米国保険最大手のAIG(アメリカン・インターナショナル・グループ)の国有化とFRB(米連邦準備理事会)による850億ドルもの資金供給が、16日(現地時間)に決まった。証券大手リーマン・ブラザーズ破綻に次ぐ、米国発金融危機の焦点となっていたAIGの救済により、米政府は危機回避を狙う。公的救済を受けられず破綻したリーマンとは異なる対応となった。

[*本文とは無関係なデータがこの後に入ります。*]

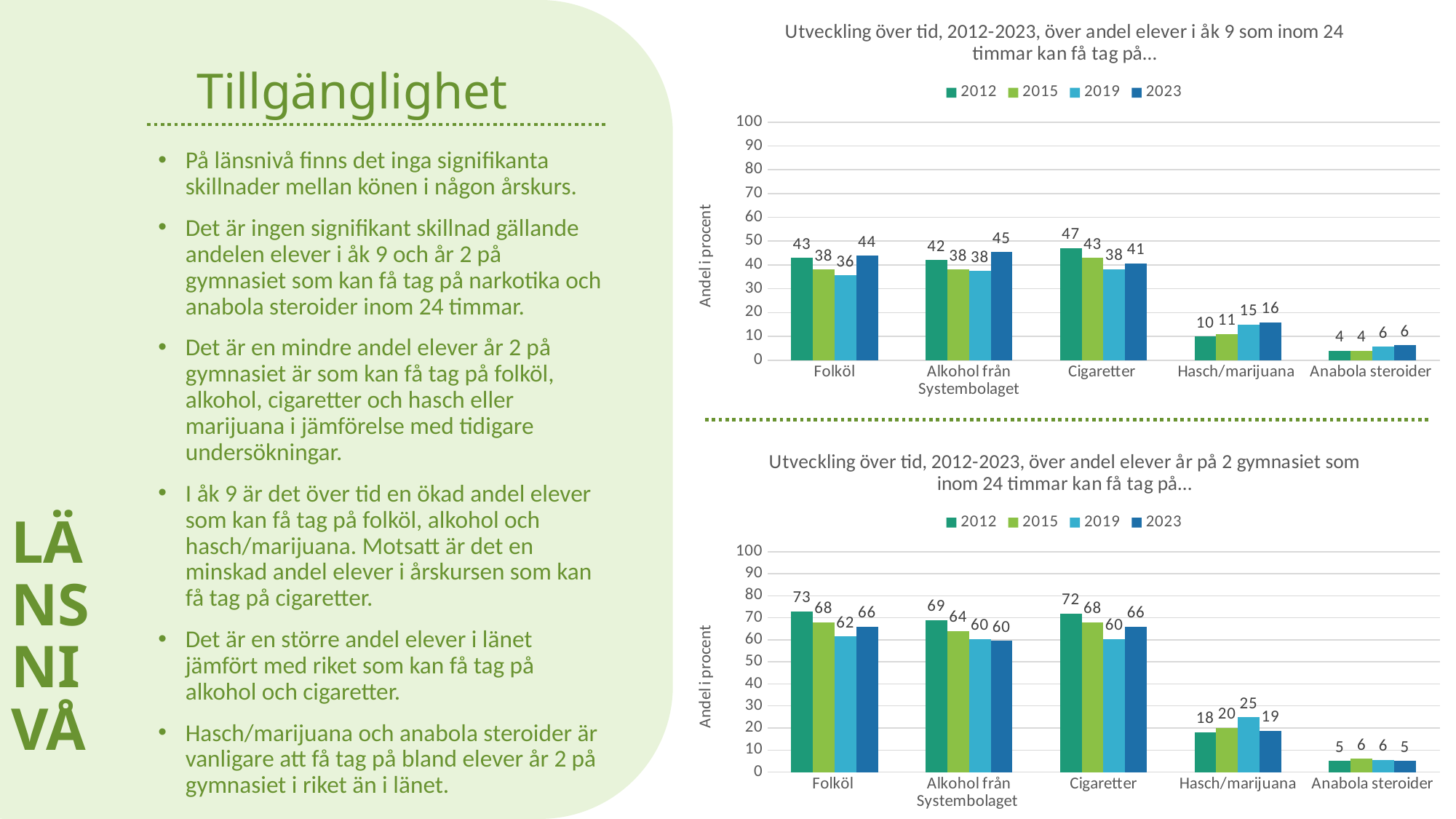
In the top chart (åk 9), is the 2023 value for Folköl or the 2023 value for Cigaretter larger? Folköl In the bottom chart (år 2 på gymnasiet), what is the difference between the 2012 and 2019 values for Folköl? 11 In the top chart (åk 9), do the values for Hasch/marijuana rise or fall from 2012 to 2023? rise In the top chart (åk 9), which category has the lowest value in 2023? Anabola steroider How many series does the legend of the bottom chart (år 2 på gymnasiet) list? 4 In the top chart (åk 9), what is the difference between the 2012 and 2023 values for Cigaretter? 6 In the top chart (åk 9), what is the value for Cigaretter in 2012? 47 What kind of chart is the top chart (åk 9)? bar chart In the bottom chart (år 2 på gymnasiet), what is the value for Folköl in 2012? 73 In the bottom chart (år 2 på gymnasiet), what is the value for Hasch/marijuana in 2019? 25 In the bottom chart (år 2 på gymnasiet), which category has the highest value in 2012? Folköl In the top chart (åk 9), what is the value for Hasch/marijuana in 2023? 16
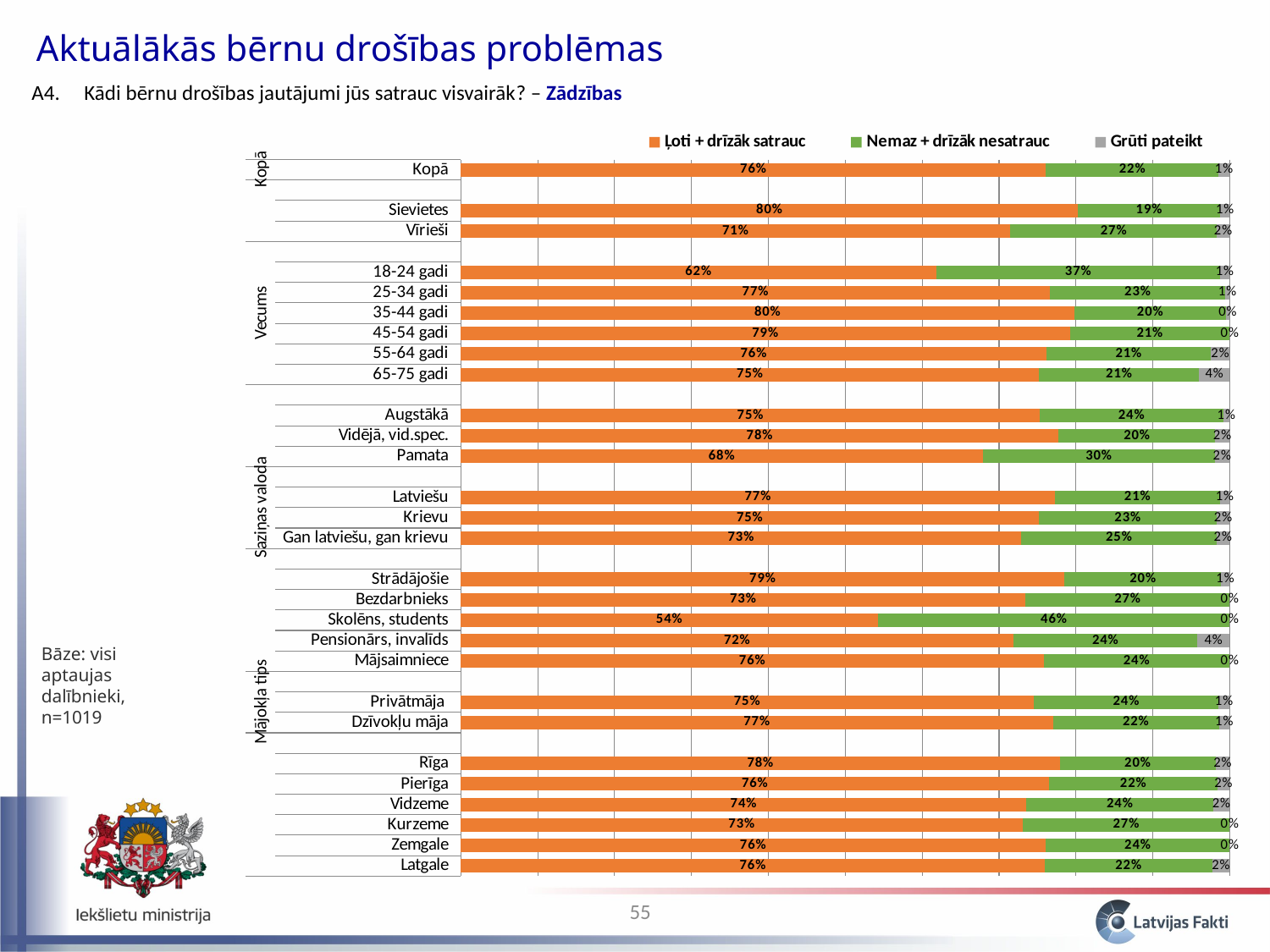
What is the total of the stacked bar for the 65-75 gadi group? 100% Which has a larger "Ļoti + drīzāk satrauc" value, Rīga or Latgale? Rīga Which category has the lowest "Ļoti + drīzāk satrauc" value? Skolēns, students What is the "Nemaz + drīzāk nesatrauc" value for the 18-24 gadi group? 37% Which category has the highest "Nemaz + drīzāk nesatrauc" value? Skolēns, students What kind of chart is shown on the slide? Stacked bar chart What is the difference in the "Ļoti + drīzāk satrauc" value between Sievietes and Vīrieši? 9 percentage points What is the "Grūti pateikt" value for the 65-75 gadi group? 4% How many series does the legend list? 3 What percentage of all respondents (Kopā) answered "Ļoti + drīzāk satrauc"? 76% Which colour represents the "Grūti pateikt" series? Grey Which has a larger "Nemaz + drīzāk nesatrauc" value, Pamata or Augstākā? Pamata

過去のルールは、モラルハザードとの批判を避ける意味で、元本が保護される預金取り扱い金融機関のみを救う、というものだった。それが3月の米証券大手ベアー・スターンズで、証券会社救済にまで広がったのは、クレジット・デリバティブの市場で金融機関やヘッジファンドの取引の相手方になっていたためだ。これに対して、リーマン・ブラザーズはこの間、クレジット・デリバティブの取引の相手としては、ポジションが小さくなっていたようである。

しかし、AIGは実は、このクレジット・デリバティブの市場で非常に大きな存在感を持つ企業だった。AIGは日本では保険会社として知られるが、規模の大きな資産運用会社であり、日本を含む世界中で、証券化商品や不動産に投資を行っている。そして、もう一つの大きなビジネスが、子会社のAIGFPで行っていた証券化商品の保証やクレジット・デリバティブの業務である。資金繰り難も元はといえば、この子会社が原因だ。

この子会社は第2四半期決算の開示資料によれば、4410億ドルものCDOやCLOに関連したCDS(クレジット・デフォルト・スワップ)の取引がある。格付け機関に格下げをされたことで、追加担保が発生し、資金繰り難に陥った。もし、AIGが破綻するようなことがあれば、このCDSの取引を通じて、世界中の金融機関がパニックに陥る危機に瀕していたのである。